**INSTRUCTIONS**:
a: For the agreement excerpt below, decide whether each statement agrees with the text: (i) participation in the Open Source Assurance Program is mandatory for Client; (ii) OS Intelligent LLC may use Client’s name and logo to identify Client as a customer on its websites; (iii) an oral disclosure must be outlined in writing within sixty days to count as Confidential Information. Answer yes or no for each, quoting the deciding words of the text.
b: Reproduce the agreement excerpt below word for word, beginning with "5.6 Open Source" and concluding with "Source Assurance Agreement.".
c: Using the agreement excerpt below, answer each question: (i) What term does the excerpt use for the Party that discloses confidential information? (ii) Which program provides certain protections in the event of third-party infringement claims? (iii) By whose definition is an Open Source License defined?

**EXCERPTED PASSAGE**:
◆ ◆ ◆ ◆ ◆
5.6 Open Source Assurance Program. Purchases of Subscriptions under this Agreement may entitle Client to participate in OS Intelligent LLC’s Open Source Assurance Program, which provides certain protections in the event of third-party infringement claims. Participation in this optional program is

subject to the terms of the agreement located at OS Intelligent LLC Open Source Assurance Agreement.

5.7 Publicity. Neither Party will refer to the other Party in promotional materials, publications, or other forms of publicity without the other Party’s prior written consent, except that OS Intelligent LLC may use

Client’s name and logo for the limited purpose of identifying Client as a customer on OS Intelligent LLC’s websites and other promotional materials (which may include emails and other web and print

materials).

 

  1. CONFIDENTIALITY

6.1 Confidential Information.

“Confidential Information” means all confidential information disclosed

by a Party (“Discloser”) to the other Party (“Recipient”), whether orally or in writing, during the term of this Agreement, which information: (a) is marked confidential; (b) is disclosed orally, clearly

described as confidential at the time of the oral disclosure, and subsequently outlined in writing, marked confidential, and sent to Recipient within thirty (30) days following the oral disclosure; or (c) should reasonably be understood to be confidential based on the nature of the information and

the circumstances of its disclosure. Notwithstanding the foregoing, Confidential Information will not include any information that (i) is or becomes publicly available other than as a result of the Recipient’s breach of this Agreement, (ii) is known to the Recipient at the time of disclosure by the Discloser, without obligation of confidentiality, (iii) is obtained by Recipient from a third party without breach by such third party of any obligation owed to Discloser, (iv) is independently developed by Recipient without use of Discloser’s Confidential Information, (v) is generally known or easily ascertainable by persons of ordinary skill in the business of Recipient, or (vi) is licensed under an Open Source License (as defined by the Open Source Initiative (https://opensource.org/).
◆ ◆ ◆ ◆ ◆
**RAW DATA**:
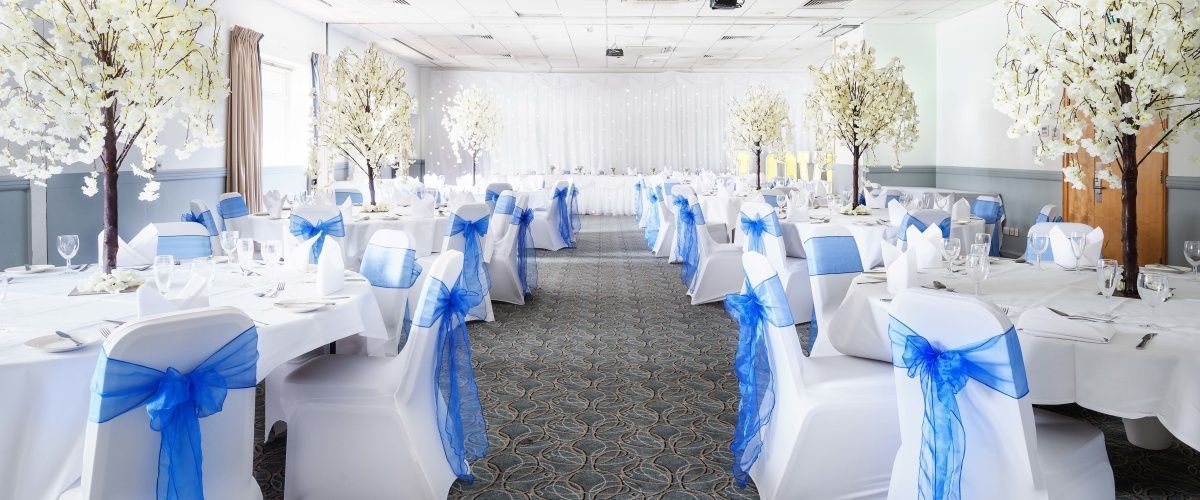 Weddings at Holiday Inn Leeds - Wakefield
◆ ◆ ◆ ◆ ◆
**ANSWERS TO THE PROBLEMS**:
a:
(i) No: "Participation in this optional program is"
(ii) Yes: "for the limited purpose of identifying Client as a customer on OS Intelligent LLC’s websites"
(iii) No: "sent to Recipient within thirty (30) days following the oral disclosure"

b:
5.6 Open Source Assurance Program. Purchases of Subscriptions under this Agreement may entitle Client to participate in OS Intelligent LLC’s Open Source Assurance Program, which provides certain protections in the event of third-party infringement claims. Participation in this optional program is

subject to the terms of the agreement located at OS Intelligent LLC Open Source Assurance Agreement.

c:
(i) Discloser
(ii) OS Intelligent LLC’s Open Source Assurance Program
(iii) The Open Source Initiative